▶ **Exercises**:
[A] Answer these questions from the passage on brain-based therapy:
(i) Which major schools of therapy does the passage say brain-based therapy is unlikely to do away with?
(ii) What name does the passage give to current schools of therapy that are like exclusive membership organizations?
(iii) Besides meditation, which nontraditional modalities does the passage list?
[B] Extend the passage on brain-based therapy, picking up after its final sentence.

▶ **Text under study**:
_ _ _ _ _ _ _
The Rise and Fall of PaxMedica - Page 6

Brain-based therapy is unlikely to do away with the major schools of therapy—primarily CBT and various psychodynamic approaches—which have given most of us the basic tools we use in daily practice. What will be different, however, is that the therapeutic focus will begin inside with the client's brain, rather than outside with a set principles and practices from one of the dominant "clubhouse" therapies (the current schools of therapy that are like exclusive membership organizations). In other words, therapy drawn from an understanding of the brain will enable clinicians to escape once and for all what might be called the "theory pit." There'll be no point to declaring fundamental allegiance to any one "theoretical home" when our primary focus is on the brain. This meta-perspective will increasingly help therapists evaluate which approaches might work best with a particular client at a particular point in therapy to resolve a particular symptom or difficulty by activating a particular brain process. We'll be in a position to more effectively integrate a variety of new and old models as it becomes more apparent that what ultimately counts is what changes the brain.

Brain-based therapy has already broadened and deepened the perceptual field of many clinicians beyond the limited, overly cerebral "psychological story," that's so often been front and center in the attention of the therapist. It's a temptation of talk therapy to conceptualize everything our clients bring us in terms of the unfolding of a narrative mediated by spoken words, theirs and ours. Yet while the left brain gets a real workout in the standard therapeutic exchange, much of what drives us as human beings is unspoken, even literally unspeakable—emotional and physiological states of arousal that transcend our partial psychological stories, often going unrecognized and unheard in a word-dominated field. Indeed, little human experience can be apprehended through rational, conscious, verbal language. Brain-based therapy allows us to tap into the many other forms of personal expression—physical, emotional, spiritual—to gather information about our clients and bring into therapy a host of nontraditional modalities with an undeniable impact on the brain—meditation, of course, but also dance, music, and the visual arts.
_ _ _ _ _ _ _
▶ **Raw data**:
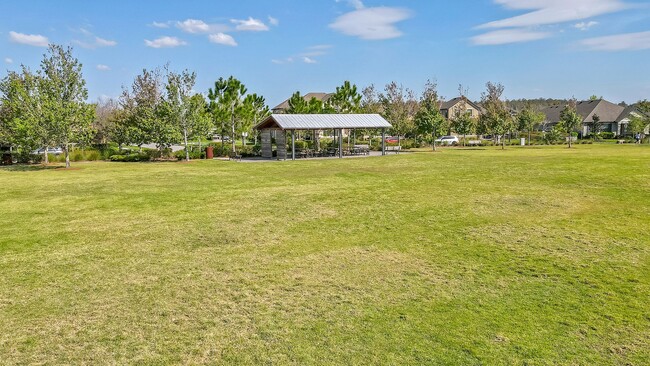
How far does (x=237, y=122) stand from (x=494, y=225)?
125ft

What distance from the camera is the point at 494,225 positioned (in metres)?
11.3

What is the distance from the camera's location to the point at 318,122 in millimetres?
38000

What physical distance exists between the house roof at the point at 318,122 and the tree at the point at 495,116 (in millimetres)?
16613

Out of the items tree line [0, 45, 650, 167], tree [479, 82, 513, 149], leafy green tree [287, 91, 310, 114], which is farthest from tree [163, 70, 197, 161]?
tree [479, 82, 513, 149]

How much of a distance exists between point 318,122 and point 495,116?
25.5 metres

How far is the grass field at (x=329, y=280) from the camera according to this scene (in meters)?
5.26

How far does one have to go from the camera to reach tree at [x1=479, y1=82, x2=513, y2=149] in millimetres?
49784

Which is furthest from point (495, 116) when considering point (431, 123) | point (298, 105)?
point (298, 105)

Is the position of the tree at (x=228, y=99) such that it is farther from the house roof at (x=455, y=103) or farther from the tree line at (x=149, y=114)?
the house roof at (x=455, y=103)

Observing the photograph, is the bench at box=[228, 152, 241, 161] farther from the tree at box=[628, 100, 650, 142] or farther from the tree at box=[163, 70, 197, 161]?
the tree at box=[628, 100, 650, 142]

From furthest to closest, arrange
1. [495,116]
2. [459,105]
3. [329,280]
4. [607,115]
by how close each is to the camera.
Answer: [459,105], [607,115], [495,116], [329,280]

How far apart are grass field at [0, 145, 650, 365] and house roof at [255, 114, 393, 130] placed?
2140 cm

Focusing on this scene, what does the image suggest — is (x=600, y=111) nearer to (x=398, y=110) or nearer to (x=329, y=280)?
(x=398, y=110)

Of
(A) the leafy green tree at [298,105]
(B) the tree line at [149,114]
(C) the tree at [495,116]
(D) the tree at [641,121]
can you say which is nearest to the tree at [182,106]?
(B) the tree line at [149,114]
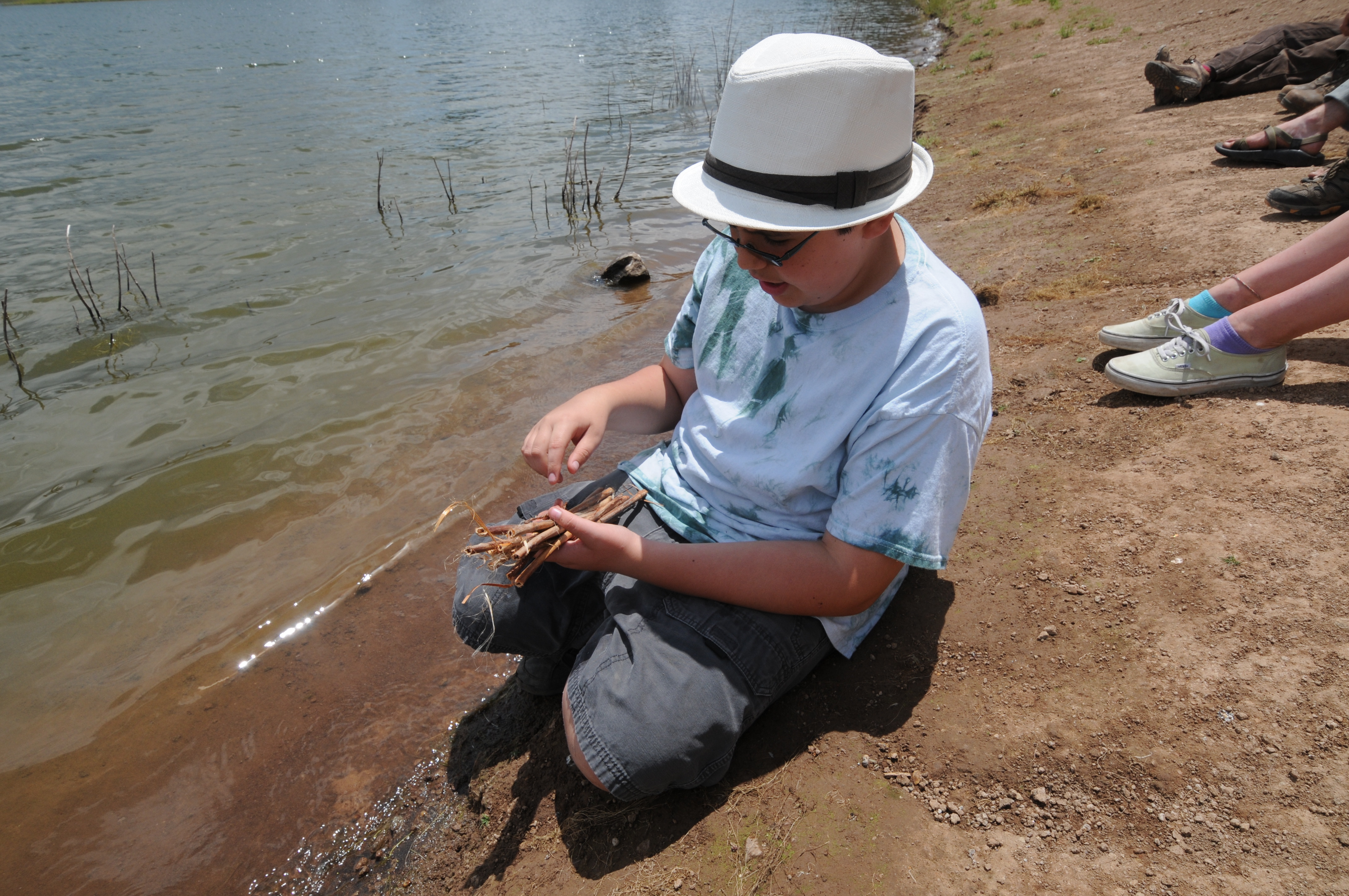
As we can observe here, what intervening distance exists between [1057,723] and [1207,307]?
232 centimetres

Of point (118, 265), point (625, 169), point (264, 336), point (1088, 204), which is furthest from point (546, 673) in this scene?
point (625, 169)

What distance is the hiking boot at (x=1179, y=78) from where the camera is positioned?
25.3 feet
_ _ _ _ _ _ _
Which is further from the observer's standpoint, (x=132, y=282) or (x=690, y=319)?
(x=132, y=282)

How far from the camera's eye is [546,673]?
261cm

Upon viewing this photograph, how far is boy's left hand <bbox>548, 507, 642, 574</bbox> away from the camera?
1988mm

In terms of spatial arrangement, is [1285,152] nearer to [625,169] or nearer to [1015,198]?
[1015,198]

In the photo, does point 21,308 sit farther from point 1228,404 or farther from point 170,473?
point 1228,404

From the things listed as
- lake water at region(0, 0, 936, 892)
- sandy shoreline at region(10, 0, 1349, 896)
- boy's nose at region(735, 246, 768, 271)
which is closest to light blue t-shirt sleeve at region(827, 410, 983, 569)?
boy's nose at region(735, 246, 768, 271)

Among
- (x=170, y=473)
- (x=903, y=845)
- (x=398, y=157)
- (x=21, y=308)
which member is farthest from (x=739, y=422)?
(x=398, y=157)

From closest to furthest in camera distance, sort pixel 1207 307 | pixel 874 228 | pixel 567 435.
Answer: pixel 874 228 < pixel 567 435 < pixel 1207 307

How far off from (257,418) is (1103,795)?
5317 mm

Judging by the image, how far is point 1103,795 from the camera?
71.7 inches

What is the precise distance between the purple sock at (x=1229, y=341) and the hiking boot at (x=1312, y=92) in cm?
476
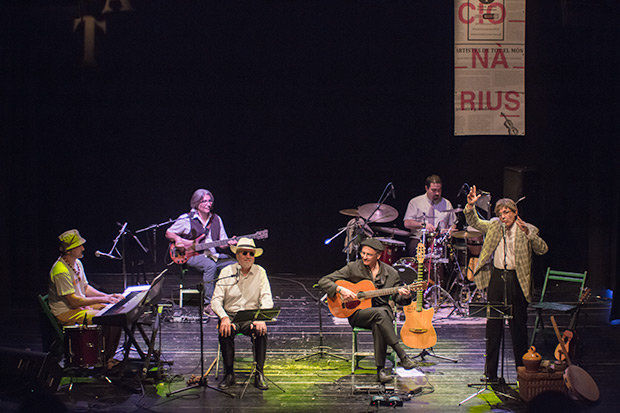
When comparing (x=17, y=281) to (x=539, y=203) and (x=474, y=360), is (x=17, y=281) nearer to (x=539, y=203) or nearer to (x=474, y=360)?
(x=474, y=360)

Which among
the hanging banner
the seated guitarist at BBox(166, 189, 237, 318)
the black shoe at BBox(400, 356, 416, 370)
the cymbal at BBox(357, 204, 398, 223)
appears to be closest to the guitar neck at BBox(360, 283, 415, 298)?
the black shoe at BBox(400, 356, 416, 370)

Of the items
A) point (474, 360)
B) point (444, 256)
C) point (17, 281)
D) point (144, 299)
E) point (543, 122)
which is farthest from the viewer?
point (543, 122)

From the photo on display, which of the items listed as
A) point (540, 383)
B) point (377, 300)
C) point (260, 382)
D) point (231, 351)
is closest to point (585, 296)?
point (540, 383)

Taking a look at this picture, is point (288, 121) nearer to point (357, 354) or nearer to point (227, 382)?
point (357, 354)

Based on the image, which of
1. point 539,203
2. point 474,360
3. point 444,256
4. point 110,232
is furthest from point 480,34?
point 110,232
_ _ _ _ _ _ _
▶ **Responses in order**:
[A]
(i) CBT and various psychodynamic approaches.
(ii) "Clubhouse" therapies.
(iii) Dance, music, and the visual arts.

[B]
Neuroscience offers therapists the opportunity to truly see and understand the neurophysiological wiring and activity underlying states of fear, shame, anxiety, depression, and addiction. Such a perspective provides a much bigger, more capacious view of human beings, including those humans sitting across from us, than any single therapy model allows. Rather than comprising a particular narrative—the psychodynamic narrative of unconscious motivations and repressions, the CBT narrative of entrenched cognitions driving emotions, the family systems narrative that individuals can only be understood in the context of family relationships—brain-based therapy implicitly encompasses them all, without making a religion of any. At the same time, paradoxically, it provides a more empirical, precise, and parsimonious explanation of the client's difficulties. In other words, it offers us the opportunity to wed the soft art of the therapeutic conversation with the exacting hard science of the brain.

We're well aware that marriage of brain science and therapy is still in its earliest stages and, at this point, practitioners like us who are interested in building bridges between the two are still experimenting, drawing what we can from our understanding of neuroscience and sifting through psychological theory and research to find common denominators appropriate both to our clients' psychological situation and to what appear to be the relevant brain processes. In our own work, our first brain-based "intervention" with our clients is simply to talk to them about their own brains—terra incognita for most people—and explain how therapy can help them rewire their own brains so that they feel better and get more out of life. We include information about the brain at every stage of therapy, from assessment to goal-setting to the selection of interventions and the moment-by-moment corrections in our alliance with clients.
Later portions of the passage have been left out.